Shi Shiqin, international relations professor at Tsinghua University, told the South China Morning Post:

“Macron has brought stability to the EU, which is in China’s interests. China wants to see a stable prosperous EU, especially in the face of the increased protectionism, de-globalisation and geopolitical uncertainty brought about by the Trump administration.”

Trade between France and China

China is an important trade partner for France. It is France’s fifth-biggest trading partner and it’s largest in Asia. Bilateral trade between the two countries totalled $47bn in 2016.

During Macron’s visit, he is hoping to sign a number of major deals. The French presidential office said there will be a €1bn Franco-Chinese investment fund established during the visit.

During his speech in Xian, Macron made the point that the new Silk Road project, named the Belt and Road, must benefit all the countries taking part in the trade.

Macron said:

“After all, the ancient Silk Roads were never only Chinese. By definition, these roads can only be shared. If they are roads, they cannot be one-way.”

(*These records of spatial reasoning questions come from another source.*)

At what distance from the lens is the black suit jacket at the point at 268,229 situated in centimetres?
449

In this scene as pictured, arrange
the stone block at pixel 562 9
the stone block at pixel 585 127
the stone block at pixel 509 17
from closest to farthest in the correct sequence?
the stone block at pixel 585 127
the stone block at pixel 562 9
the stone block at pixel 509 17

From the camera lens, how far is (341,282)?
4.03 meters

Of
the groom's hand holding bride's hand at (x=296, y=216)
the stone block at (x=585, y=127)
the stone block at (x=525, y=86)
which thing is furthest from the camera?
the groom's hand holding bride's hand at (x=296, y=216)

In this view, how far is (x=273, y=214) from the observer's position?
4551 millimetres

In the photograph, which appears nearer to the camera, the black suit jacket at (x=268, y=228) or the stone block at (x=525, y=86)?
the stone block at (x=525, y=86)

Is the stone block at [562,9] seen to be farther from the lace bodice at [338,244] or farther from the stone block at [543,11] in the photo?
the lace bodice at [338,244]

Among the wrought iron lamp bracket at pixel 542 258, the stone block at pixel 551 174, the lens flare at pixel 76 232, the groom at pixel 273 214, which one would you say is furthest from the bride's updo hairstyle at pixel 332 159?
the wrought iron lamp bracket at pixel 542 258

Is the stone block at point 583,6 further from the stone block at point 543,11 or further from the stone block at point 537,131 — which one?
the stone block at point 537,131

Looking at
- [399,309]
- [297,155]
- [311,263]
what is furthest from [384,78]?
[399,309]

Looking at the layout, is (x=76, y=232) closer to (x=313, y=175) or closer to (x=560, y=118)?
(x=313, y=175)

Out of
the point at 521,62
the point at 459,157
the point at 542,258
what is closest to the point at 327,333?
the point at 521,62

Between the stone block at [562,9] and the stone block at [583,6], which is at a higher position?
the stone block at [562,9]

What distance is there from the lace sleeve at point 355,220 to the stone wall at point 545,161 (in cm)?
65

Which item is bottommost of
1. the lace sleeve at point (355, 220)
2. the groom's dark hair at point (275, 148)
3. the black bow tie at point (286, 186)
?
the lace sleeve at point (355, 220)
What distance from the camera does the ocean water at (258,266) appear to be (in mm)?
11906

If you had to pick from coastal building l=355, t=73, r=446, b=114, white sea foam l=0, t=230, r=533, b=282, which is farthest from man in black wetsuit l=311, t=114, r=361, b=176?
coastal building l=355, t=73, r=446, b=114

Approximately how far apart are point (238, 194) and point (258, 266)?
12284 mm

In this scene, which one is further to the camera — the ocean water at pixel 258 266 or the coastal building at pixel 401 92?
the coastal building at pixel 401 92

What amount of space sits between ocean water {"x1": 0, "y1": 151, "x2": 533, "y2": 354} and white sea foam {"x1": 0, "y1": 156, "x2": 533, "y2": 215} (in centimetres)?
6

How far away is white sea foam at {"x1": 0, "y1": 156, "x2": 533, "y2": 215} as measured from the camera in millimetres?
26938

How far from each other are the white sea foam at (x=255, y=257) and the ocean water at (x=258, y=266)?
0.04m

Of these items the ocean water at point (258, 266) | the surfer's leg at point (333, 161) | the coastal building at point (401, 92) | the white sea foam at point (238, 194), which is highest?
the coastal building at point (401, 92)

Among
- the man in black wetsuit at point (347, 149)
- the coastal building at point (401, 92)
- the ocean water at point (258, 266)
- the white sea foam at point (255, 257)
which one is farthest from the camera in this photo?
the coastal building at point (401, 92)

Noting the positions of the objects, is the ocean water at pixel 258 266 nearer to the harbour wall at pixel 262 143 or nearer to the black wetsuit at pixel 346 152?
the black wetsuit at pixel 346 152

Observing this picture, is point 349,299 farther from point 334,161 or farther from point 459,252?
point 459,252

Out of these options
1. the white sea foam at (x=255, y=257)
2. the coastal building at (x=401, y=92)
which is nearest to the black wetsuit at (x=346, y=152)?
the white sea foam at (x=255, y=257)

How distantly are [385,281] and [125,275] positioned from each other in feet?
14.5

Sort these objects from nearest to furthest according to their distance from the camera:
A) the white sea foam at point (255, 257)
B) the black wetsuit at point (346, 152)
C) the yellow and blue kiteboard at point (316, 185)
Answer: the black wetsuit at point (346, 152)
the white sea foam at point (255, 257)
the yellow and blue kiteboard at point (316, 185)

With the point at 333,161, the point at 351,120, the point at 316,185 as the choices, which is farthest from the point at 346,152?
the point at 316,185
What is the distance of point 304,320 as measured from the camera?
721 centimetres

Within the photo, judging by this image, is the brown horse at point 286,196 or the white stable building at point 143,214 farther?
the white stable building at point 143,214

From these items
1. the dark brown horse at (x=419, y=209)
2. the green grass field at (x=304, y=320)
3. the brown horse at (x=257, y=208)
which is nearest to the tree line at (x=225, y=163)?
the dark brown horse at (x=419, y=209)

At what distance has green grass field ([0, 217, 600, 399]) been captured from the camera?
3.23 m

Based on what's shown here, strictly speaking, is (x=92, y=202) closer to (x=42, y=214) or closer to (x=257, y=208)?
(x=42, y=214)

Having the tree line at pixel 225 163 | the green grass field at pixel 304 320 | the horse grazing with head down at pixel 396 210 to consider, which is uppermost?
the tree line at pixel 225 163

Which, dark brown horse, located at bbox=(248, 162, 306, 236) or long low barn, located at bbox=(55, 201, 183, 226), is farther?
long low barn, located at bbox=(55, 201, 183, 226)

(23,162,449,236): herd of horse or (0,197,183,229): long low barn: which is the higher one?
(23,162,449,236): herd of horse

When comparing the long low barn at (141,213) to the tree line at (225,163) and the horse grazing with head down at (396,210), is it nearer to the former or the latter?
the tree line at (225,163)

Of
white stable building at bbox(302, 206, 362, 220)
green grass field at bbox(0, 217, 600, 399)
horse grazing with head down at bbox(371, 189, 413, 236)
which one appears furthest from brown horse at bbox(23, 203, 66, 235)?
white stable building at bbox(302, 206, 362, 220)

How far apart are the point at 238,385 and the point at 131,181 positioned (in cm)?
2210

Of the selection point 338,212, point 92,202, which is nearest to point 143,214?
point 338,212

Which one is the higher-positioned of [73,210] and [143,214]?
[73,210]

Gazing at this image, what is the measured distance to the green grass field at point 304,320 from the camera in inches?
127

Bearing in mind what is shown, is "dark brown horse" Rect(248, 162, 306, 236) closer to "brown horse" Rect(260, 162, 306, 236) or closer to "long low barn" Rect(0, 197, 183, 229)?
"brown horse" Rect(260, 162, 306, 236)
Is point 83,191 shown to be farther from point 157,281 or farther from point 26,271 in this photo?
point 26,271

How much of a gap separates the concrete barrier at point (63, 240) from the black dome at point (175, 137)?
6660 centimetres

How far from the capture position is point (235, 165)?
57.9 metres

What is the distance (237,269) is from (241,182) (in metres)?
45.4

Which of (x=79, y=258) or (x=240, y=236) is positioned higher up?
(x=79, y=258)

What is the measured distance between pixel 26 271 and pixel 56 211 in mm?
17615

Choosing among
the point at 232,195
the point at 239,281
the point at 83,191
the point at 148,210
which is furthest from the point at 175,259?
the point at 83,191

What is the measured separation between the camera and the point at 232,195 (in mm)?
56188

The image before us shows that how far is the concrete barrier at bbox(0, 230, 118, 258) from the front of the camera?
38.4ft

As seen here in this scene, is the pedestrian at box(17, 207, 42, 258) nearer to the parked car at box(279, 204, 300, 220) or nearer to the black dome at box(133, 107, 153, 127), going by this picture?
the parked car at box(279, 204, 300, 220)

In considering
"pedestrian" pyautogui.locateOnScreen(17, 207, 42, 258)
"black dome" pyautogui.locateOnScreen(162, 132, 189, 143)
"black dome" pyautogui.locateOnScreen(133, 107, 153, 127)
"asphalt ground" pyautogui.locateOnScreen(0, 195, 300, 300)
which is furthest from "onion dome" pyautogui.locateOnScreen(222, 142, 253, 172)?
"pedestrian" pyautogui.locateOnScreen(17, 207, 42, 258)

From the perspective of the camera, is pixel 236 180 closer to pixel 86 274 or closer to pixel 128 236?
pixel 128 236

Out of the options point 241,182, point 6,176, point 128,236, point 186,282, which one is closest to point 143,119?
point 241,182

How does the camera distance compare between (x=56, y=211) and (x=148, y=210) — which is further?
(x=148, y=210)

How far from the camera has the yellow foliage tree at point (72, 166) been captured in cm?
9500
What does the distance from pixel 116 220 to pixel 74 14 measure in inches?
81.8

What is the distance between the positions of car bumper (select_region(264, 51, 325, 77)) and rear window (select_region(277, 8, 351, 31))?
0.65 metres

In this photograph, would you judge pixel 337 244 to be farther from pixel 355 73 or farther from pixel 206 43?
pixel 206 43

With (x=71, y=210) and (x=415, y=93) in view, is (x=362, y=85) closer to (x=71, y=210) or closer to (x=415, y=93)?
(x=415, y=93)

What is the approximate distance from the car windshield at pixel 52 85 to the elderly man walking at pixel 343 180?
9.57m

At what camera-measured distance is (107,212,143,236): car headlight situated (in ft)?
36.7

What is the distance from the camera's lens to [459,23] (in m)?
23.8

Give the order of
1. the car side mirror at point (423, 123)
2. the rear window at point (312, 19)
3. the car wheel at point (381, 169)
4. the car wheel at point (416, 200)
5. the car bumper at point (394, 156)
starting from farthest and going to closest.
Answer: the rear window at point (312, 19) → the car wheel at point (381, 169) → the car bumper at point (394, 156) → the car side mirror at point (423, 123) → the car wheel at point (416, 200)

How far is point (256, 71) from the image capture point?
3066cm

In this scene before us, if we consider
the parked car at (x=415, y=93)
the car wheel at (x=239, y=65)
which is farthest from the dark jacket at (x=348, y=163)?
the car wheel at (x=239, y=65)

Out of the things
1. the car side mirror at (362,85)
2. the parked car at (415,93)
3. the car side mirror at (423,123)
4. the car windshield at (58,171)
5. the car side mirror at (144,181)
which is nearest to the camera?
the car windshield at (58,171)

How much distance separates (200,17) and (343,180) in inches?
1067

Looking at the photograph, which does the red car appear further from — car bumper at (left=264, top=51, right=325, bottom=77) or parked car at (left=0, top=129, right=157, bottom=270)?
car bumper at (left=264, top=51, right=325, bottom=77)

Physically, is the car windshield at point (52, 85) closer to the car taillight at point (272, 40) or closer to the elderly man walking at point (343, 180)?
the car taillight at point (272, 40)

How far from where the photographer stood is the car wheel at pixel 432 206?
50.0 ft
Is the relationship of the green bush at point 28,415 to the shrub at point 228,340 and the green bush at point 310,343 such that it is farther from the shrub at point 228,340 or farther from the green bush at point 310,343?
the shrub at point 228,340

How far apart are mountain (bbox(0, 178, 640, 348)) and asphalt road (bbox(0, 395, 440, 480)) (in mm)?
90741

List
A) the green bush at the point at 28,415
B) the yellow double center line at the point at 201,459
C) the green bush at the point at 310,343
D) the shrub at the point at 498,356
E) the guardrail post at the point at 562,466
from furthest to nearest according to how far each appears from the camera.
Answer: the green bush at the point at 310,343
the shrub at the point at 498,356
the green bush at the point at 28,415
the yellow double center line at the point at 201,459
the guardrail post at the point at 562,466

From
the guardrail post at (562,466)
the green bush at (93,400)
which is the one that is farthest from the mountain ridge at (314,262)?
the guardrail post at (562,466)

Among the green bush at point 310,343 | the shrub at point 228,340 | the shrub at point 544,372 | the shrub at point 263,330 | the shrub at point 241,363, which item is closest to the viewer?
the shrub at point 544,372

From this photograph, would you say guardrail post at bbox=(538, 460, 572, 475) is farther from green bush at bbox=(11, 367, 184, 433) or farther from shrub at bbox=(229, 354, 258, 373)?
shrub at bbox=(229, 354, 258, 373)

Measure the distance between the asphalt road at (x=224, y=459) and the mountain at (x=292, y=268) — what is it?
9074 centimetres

Leading the world on climate change

After US president Trump pulled the US out of the Paris Climate Change agreement, France and China have been working closely together to keep the deal going. China may be one of the world’s biggest polluters but it has been trying to change that image.

In June last year, president Xi Jinping told Macron that China and France “should protect the achievements of global governance, including the Paris agreement.”

This topic may come up again during the visit, as well as discussing the United Nations treaty on the Non-Proliferation of Nuclear Weapons and the Middle East peace process.